How well he bounces back will be a question, as well as how much young backs Bri'onte Dunn and Warren Ball have progressed.
If neither of those two makes significant strides, odds are that either Dontre Wilson or Ezekiel Elliott may have a good chance to pass them up on the depth chart.
The wide receiver position got a significant jolt in recruiting with the signings of Jalin Marshall, James Clark and Corey Smith. That puts a lot of pressure on veterans Corey Brown and Devin Smith to grow.
The pair had their share of big plays and big games, proving that they had adequate skills.
Neither is elite, but they're good enough to be solid players.
The question is the depth behind them, namely Evan Spencer and Michael Thomas. Their jobs and playing time could be on the line if they don't have great springs.
The tight end position hasn't had a strong last few years at Ohio State, but the Buckeyes do have a young pair with potential in Jeff Heuerman and Nick Vannett.
Heuerman and Vannett are both third-year players who combined for 17 catches and 219 yards receiving. It may not seem like a lot, but it's only three yards less than graduating TE Jake Stoneburner's best season.
Heading into year two of Urban Meyer's offense, it will be interesting to see how much more frequently the tight end is used in the passing game.
Meyer's background indicates that he loves using the tight end, and the development of Heuerman and Vannett in the spring can go a long way for them seeing more passes thrown their way.
All but one starter on the Buckeyes' offensive line returns after a season where this group showed tremendous improvement from the previous season.
The one battle to watch will be between sophomore Taylor Decker and redshirt freshman Kyle Dodson for the starting job at RT alongside Marcus Hall.
Decker saw a small amount of playing time last year, while Dodson was rehabbing from an injury he sustained before enrolling last fall.
The biggest question facing the Buckeyes this season comes in the form of the defensive line, which has to be completely overhauled after graduating all four starters.
What's left is quite a bit of potential, including juniors Michael Bennett and Steve Miller, and sophomores Noah Spence and Adolphus Washington.
The spring is where the leader of this young group has to emerge and when a core of linemen separate themselves from the backups.
It likely will be the fiercest competition of any position in the spring because there are a lot of talented, yet unproven, players fighting for the four starting jobs on the front.
Ryan Shazier is in the discussion for best linebacker in the Big Ten going into 2013. However, the rest of the talent around him has a lot of questions to answer.
The two linebacker spots opposite Shazier are up for grabs, and most of the players in competition for the jobs in the spring have not seen the field in base defenses.
Curtis Grant and Josh Perry are the favorites to start, despite the fact that Grant was benched a few weeks into last season. Perry saw some snaps last year toward the end of the season and did a solid job.

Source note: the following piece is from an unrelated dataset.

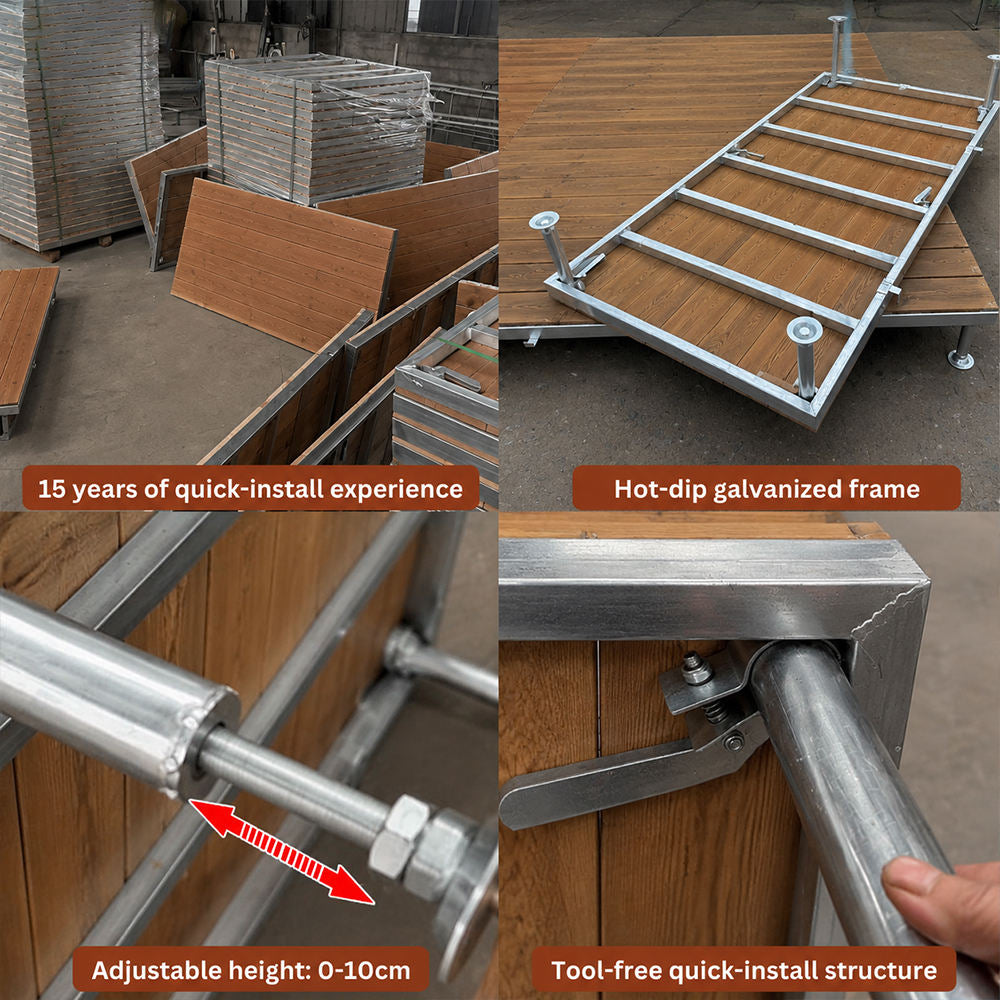 15 years of quick-install experience

Hot-dip galvanized frame

Adjustable height: 0-10cm

Tool-free quick-install structure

Sophomores David Perkins and Camren Williams made nice plays on special teams and can each earn a shot at the job.
OSU's secondary returns three starters including star corner Bradley Roby. While the Buckeyes do have two seniors starting at safety, there isn't going to be much help on the way in terms of depth until the fall.
The second corner spot is going to be an entertaining battle between junior Doran Grant and a pair of freshmen in Cam Burrows and Eli Apple. Both freshmen are talented athletes who enrolled early and have been lifting with the team since January, which means they have time to learn the defense early.
Grant has shown the ability to play well at this level, which makes him the favorite.
But by no means will this job be given to him.